Transcribe every entry exactly, with nothing added or left out.

——

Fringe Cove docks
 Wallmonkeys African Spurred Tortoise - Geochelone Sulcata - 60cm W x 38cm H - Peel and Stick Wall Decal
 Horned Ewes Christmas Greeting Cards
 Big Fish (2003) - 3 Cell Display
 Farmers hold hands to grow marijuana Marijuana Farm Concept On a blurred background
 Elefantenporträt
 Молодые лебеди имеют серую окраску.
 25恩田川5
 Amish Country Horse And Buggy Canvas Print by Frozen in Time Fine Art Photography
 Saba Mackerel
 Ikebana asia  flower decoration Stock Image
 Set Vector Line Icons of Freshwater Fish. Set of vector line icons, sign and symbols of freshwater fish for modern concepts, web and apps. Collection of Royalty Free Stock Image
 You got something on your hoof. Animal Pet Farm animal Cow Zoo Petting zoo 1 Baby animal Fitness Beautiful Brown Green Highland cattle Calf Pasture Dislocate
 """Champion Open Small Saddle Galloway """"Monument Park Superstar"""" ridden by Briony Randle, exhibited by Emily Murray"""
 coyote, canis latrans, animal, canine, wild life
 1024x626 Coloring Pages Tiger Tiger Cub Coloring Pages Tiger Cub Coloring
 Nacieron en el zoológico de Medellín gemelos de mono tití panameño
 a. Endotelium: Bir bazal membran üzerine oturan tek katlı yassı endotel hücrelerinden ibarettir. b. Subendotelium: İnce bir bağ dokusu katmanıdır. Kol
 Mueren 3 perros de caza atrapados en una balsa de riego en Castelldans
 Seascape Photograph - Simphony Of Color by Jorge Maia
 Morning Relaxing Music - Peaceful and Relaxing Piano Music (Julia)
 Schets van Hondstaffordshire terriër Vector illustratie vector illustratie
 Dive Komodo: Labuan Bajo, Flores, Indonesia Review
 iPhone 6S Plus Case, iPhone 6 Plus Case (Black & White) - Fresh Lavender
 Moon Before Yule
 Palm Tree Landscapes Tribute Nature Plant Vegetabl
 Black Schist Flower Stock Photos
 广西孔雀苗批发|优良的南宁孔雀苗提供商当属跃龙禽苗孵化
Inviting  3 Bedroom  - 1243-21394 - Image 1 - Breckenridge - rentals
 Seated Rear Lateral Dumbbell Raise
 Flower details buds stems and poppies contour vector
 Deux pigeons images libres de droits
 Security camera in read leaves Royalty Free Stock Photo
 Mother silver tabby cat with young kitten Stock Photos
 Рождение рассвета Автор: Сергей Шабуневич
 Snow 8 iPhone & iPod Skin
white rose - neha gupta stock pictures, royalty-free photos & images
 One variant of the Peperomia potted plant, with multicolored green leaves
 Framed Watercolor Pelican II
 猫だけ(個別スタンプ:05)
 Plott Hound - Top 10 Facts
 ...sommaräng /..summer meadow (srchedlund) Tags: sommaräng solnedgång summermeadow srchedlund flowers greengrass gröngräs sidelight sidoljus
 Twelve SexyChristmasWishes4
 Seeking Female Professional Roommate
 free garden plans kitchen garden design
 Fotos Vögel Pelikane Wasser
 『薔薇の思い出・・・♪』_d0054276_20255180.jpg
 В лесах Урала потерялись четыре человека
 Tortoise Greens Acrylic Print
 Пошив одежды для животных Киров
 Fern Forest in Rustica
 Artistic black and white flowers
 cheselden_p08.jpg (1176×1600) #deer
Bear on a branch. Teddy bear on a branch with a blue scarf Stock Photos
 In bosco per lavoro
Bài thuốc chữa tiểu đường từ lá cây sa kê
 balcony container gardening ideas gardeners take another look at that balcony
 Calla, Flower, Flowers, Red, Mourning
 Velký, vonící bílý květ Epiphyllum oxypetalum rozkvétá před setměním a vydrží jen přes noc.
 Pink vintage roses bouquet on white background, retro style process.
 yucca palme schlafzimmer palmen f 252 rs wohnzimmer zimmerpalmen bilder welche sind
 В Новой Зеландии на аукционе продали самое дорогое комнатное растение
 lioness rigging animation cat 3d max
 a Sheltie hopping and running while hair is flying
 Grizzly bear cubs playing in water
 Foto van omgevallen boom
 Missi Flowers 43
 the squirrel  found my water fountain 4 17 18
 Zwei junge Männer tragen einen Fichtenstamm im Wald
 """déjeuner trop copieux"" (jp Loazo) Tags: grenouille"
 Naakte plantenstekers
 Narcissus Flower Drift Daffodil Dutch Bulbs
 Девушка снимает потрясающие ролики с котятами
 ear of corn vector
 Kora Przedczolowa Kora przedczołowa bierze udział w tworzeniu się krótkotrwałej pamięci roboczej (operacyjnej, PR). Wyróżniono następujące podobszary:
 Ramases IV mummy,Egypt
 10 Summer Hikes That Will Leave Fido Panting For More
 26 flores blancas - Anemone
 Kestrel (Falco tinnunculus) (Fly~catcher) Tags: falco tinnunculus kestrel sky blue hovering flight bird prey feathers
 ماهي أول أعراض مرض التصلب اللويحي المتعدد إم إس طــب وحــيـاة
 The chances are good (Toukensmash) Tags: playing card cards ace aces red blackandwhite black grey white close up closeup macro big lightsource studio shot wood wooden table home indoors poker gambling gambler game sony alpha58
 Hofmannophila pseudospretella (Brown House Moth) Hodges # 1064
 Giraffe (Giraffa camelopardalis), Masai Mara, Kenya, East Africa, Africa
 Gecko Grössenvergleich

——

** Expected output **
Fringe Cove docks
 Wallmonkeys African Spurred Tortoise - Geochelone Sulcata - 60cm W x 38cm H - Peel and Stick Wall Decal
 Horned Ewes Christmas Greeting Cards
 Big Fish (2003) - 3 Cell Display
 Farmers hold hands to grow marijuana Marijuana Farm Concept On a blurred background
 Elefantenporträt
 Молодые лебеди имеют серую окраску.
 25恩田川5
 Amish Country Horse And Buggy Canvas Print by Frozen in Time Fine Art Photography
 Saba Mackerel
 Ikebana asia  flower decoration Stock Image
 Set Vector Line Icons of Freshwater Fish. Set of vector line icons, sign and symbols of freshwater fish for modern concepts, web and apps. Collection of Royalty Free Stock Image
 You got something on your hoof. Animal Pet Farm animal Cow Zoo Petting zoo 1 Baby animal Fitness Beautiful Brown Green Highland cattle Calf Pasture Dislocate
 """Champion Open Small Saddle Galloway """"Monument Park Superstar"""" ridden by Briony Randle, exhibited by Emily Murray"""
 coyote, canis latrans, animal, canine, wild life
 1024x626 Coloring Pages Tiger Tiger Cub Coloring Pages Tiger Cub Coloring
 Nacieron en el zoológico de Medellín gemelos de mono tití panameño
 a. Endotelium: Bir bazal membran üzerine oturan tek katlı yassı endotel hücrelerinden ibarettir. b. Subendotelium: İnce bir bağ dokusu katmanıdır. Kol
 Mueren 3 perros de caza atrapados en una balsa de riego en Castelldans
 Seascape Photograph - Simphony Of Color by Jorge Maia
 Morning Relaxing Music - Peaceful and Relaxing Piano Music (Julia)
 Schets van Hondstaffordshire terriër Vector illustratie vector illustratie
 Dive Komodo: Labuan Bajo, Flores, Indonesia Review
 iPhone 6S Plus Case, iPhone 6 Plus Case (Black & White) - Fresh Lavender
 Moon Before Yule
 Palm Tree Landscapes Tribute Nature Plant Vegetabl
 Black Schist Flower Stock Photos
 广西孔雀苗批发|优良的南宁孔雀苗提供商当属跃龙禽苗孵化
Inviting  3 Bedroom  - 1243-21394 - Image 1 - Breckenridge - rentals
 Seated Rear Lateral Dumbbell Raise
 Flower details buds stems and poppies contour vector
 Deux pigeons images libres de droits
 Security camera in read leaves Royalty Free Stock Photo
 Mother silver tabby cat with young kitten Stock Photos
 Рождение рассвета Автор: Сергей Шабуневич
 Snow 8 iPhone & iPod Skin
white rose - neha gupta stock pictures, royalty-free photos & images
 One variant of the Peperomia potted plant, with multicolored green leaves
 Framed Watercolor Pelican II
 猫だけ(個別スタンプ:05)
 Plott Hound - Top 10 Facts
 ...sommaräng /..summer meadow (srchedlund) Tags: sommaräng solnedgång summermeadow srchedlund flowers greengrass gröngräs sidelight sidoljus
 Twelve SexyChristmasWishes4
 Seeking Female Professional Roommate
 free garden plans kitchen garden design
 Fotos Vögel Pelikane Wasser
 『薔薇の思い出・・・♪』_d0054276_20255180.jpg
 В лесах Урала потерялись четыре человека
 Tortoise Greens Acrylic Print
 Пошив одежды для животных Киров
 Fern Forest in Rustica
 Artistic black and white flowers
 cheselden_p08.jpg (1176×1600) #deer
Bear on a branch. Teddy bear on a branch with a blue scarf Stock Photos
 In bosco per lavoro
Bài thuốc chữa tiểu đường từ lá cây sa kê
 balcony container gardening ideas gardeners take another look at that balcony
 Calla, Flower, Flowers, Red, Mourning
 Velký, vonící bílý květ Epiphyllum oxypetalum rozkvétá před setměním a vydrží jen přes noc.
 Pink vintage roses bouquet on white background, retro style process.
 yucca palme schlafzimmer palmen f 252 rs wohnzimmer zimmerpalmen bilder welche sind
 В Новой Зеландии на аукционе продали самое дорогое комнатное растение
 lioness rigging animation cat 3d max
 a Sheltie hopping and running while hair is flying
 Grizzly bear cubs playing in water
 Foto van omgevallen boom
 Missi Flowers 43
 the squirrel  found my water fountain 4 17 18
 Zwei junge Männer tragen einen Fichtenstamm im Wald
 """déjeuner trop copieux"" (jp Loazo) Tags: grenouille"
 Naakte plantenstekers
 Narcissus Flower Drift Daffodil Dutch Bulbs
 Девушка снимает потрясающие ролики с котятами
 ear of corn vector
 Kora Przedczolowa Kora przedczołowa bierze udział w tworzeniu się krótkotrwałej pamięci roboczej (operacyjnej, PR). Wyróżniono następujące podobszary:
 Ramases IV mummy,Egypt
 10 Summer Hikes That Will Leave Fido Panting For More
 26 flores blancas - Anemone
 Kestrel (Falco tinnunculus) (Fly~catcher) Tags: falco tinnunculus kestrel sky blue hovering flight bird prey feathers
 ماهي أول أعراض مرض التصلب اللويحي المتعدد إم إس طــب وحــيـاة
 The chances are good (Toukensmash) Tags: playing card cards ace aces red blackandwhite black grey white close up closeup macro big lightsource studio shot wood wooden table home indoors poker gambling gambler game sony alpha58
 Hofmannophila pseudospretella (Brown House Moth) Hodges # 1064
 Giraffe (Giraffa camelopardalis), Masai Mara, Kenya, East Africa, Africa
 Gecko Grössenvergleich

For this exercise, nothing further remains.